* _Data_
________________

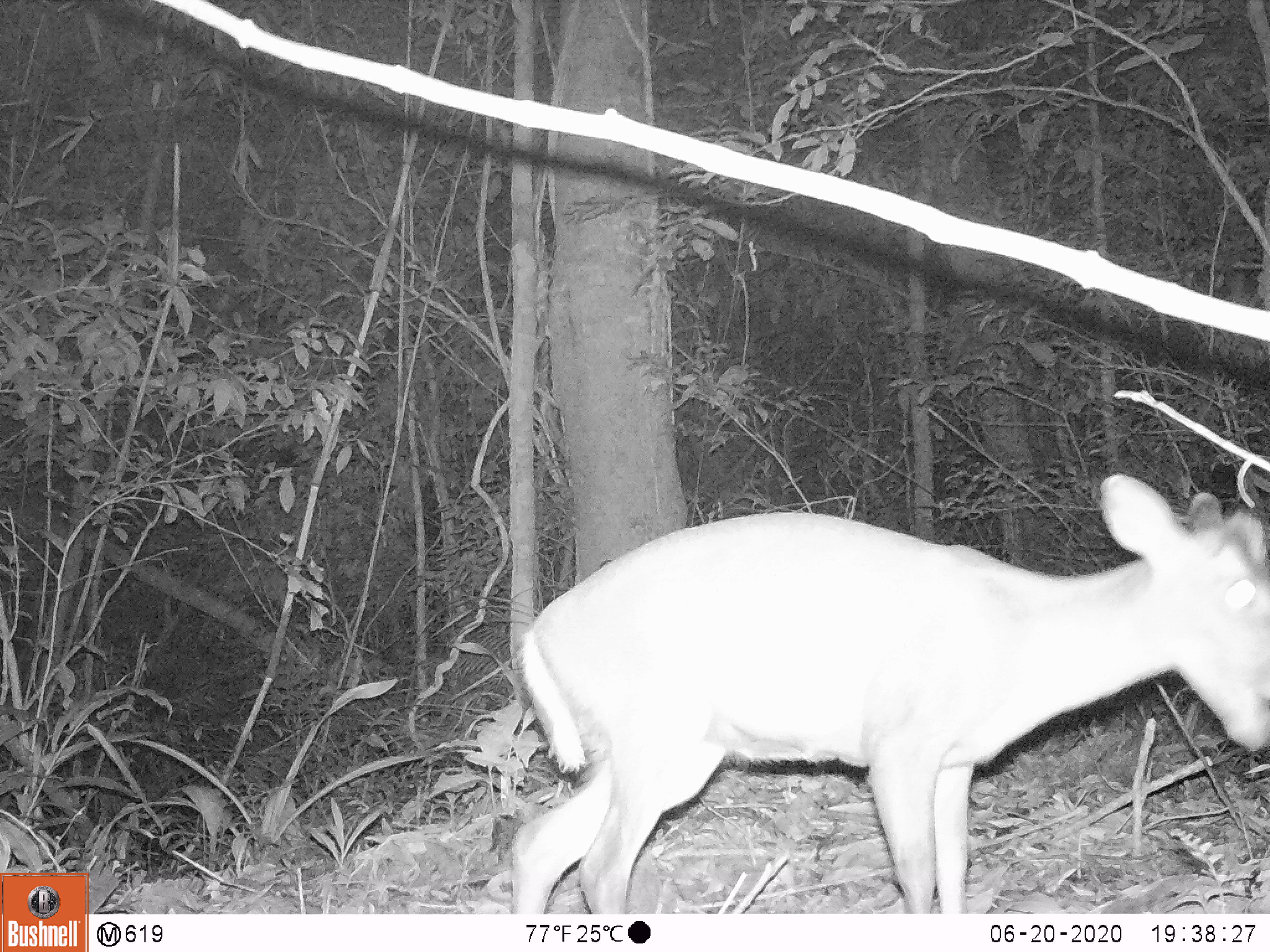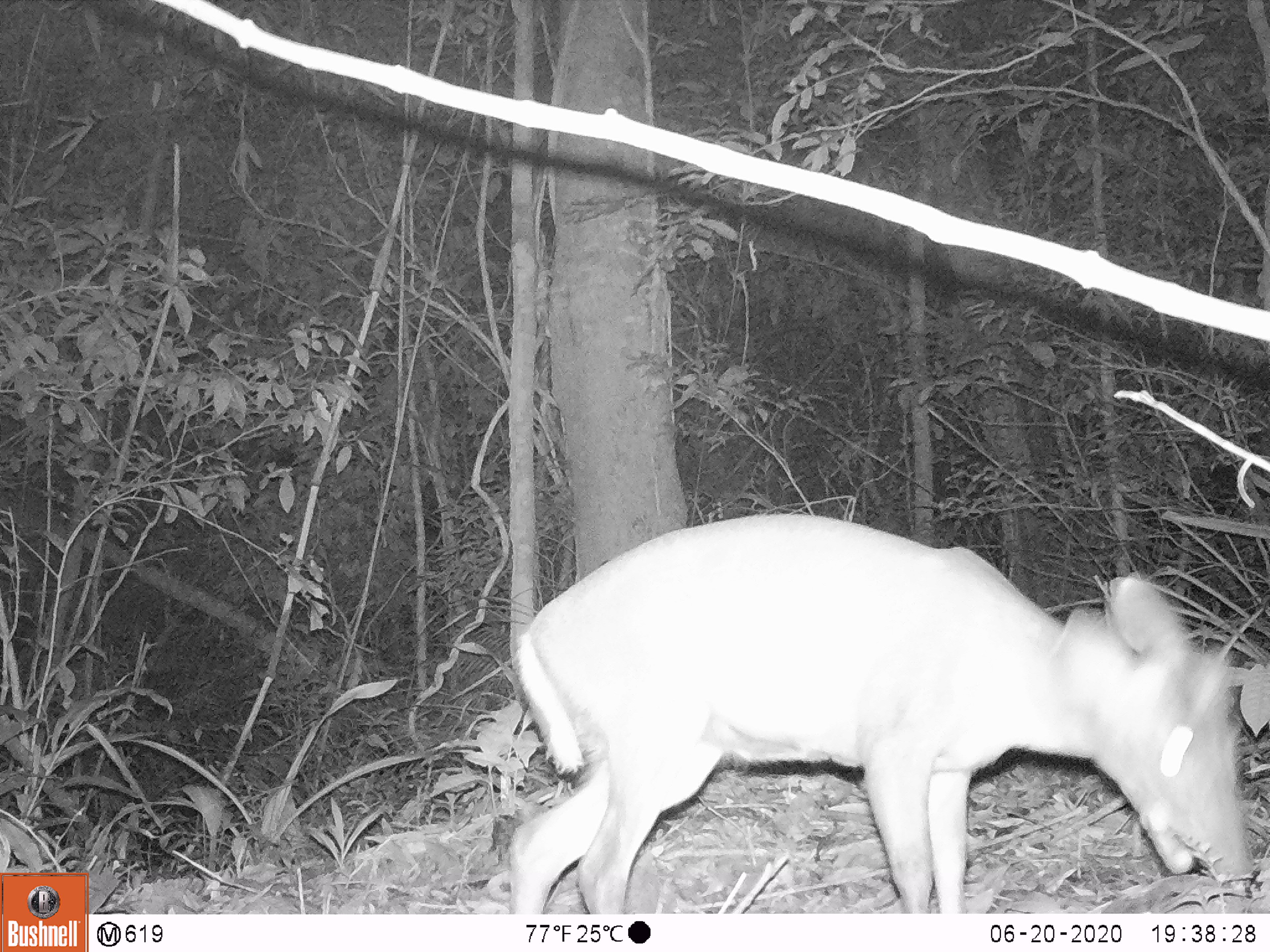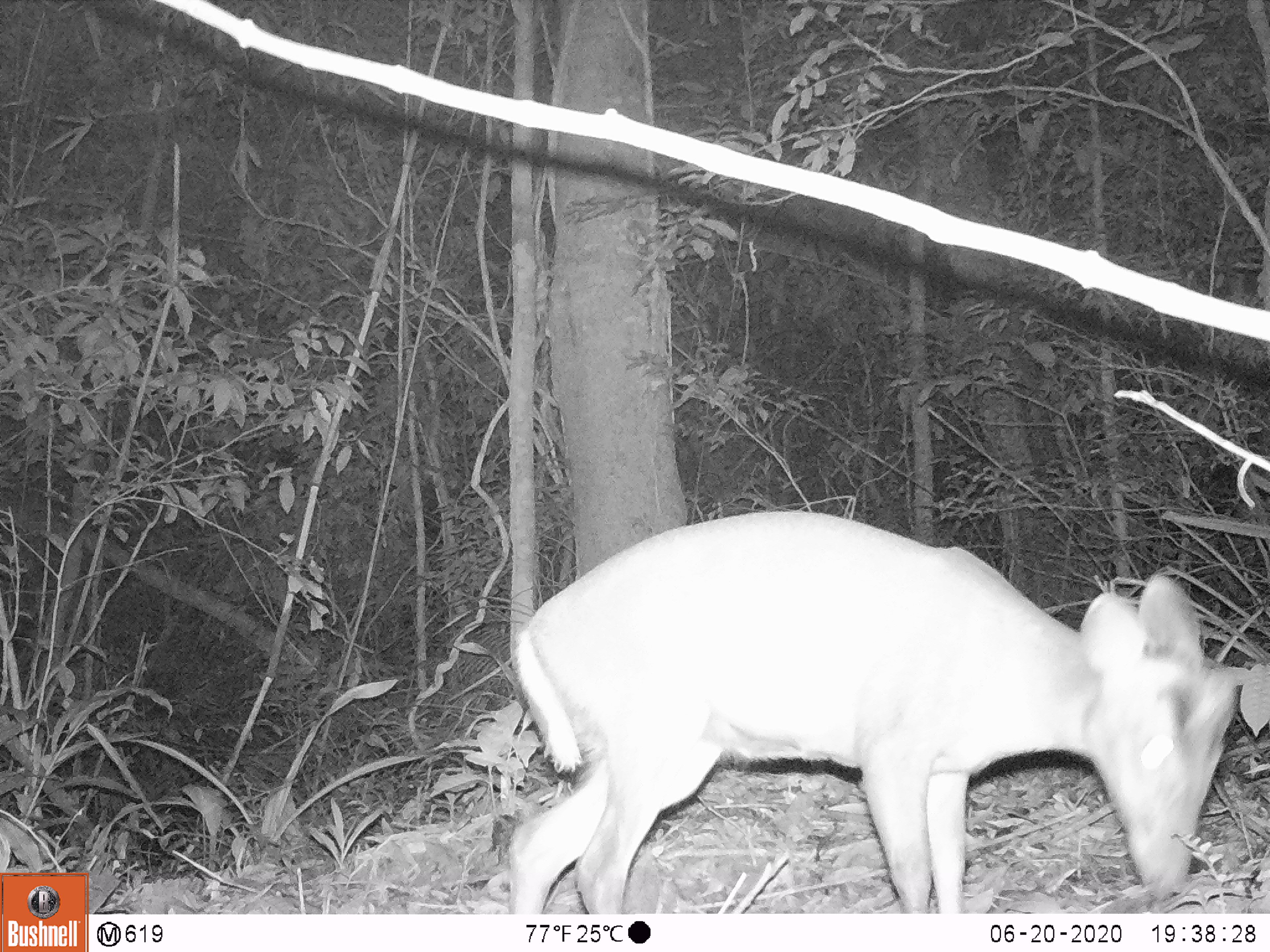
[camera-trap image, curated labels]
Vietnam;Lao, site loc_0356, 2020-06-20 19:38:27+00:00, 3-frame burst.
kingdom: Animalia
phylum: Chordata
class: Mammalia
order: Artiodactyla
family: Cervidae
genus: Muntiacus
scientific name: Muntiacus rooseveltorum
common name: roosevelt's muntjac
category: roosevelts muntjac group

________________

* _Work item_
With the pictures omitted, set down each line exactly, starting at the first line of the records above and ending with the line that contains "common name: roosevelt's muntjac".

* _Output_
[camera-trap image, curated labels]
Vietnam;Lao, site loc_0356, 2020-06-20 19:38:27+00:00, 3-frame burst.
kingdom: Animalia
phylum: Chordata
class: Mammalia
order: Artiodactyla
family: Cervidae
genus: Muntiacus
scientific name: Muntiacus rooseveltorum
common name: roosevelt's muntjac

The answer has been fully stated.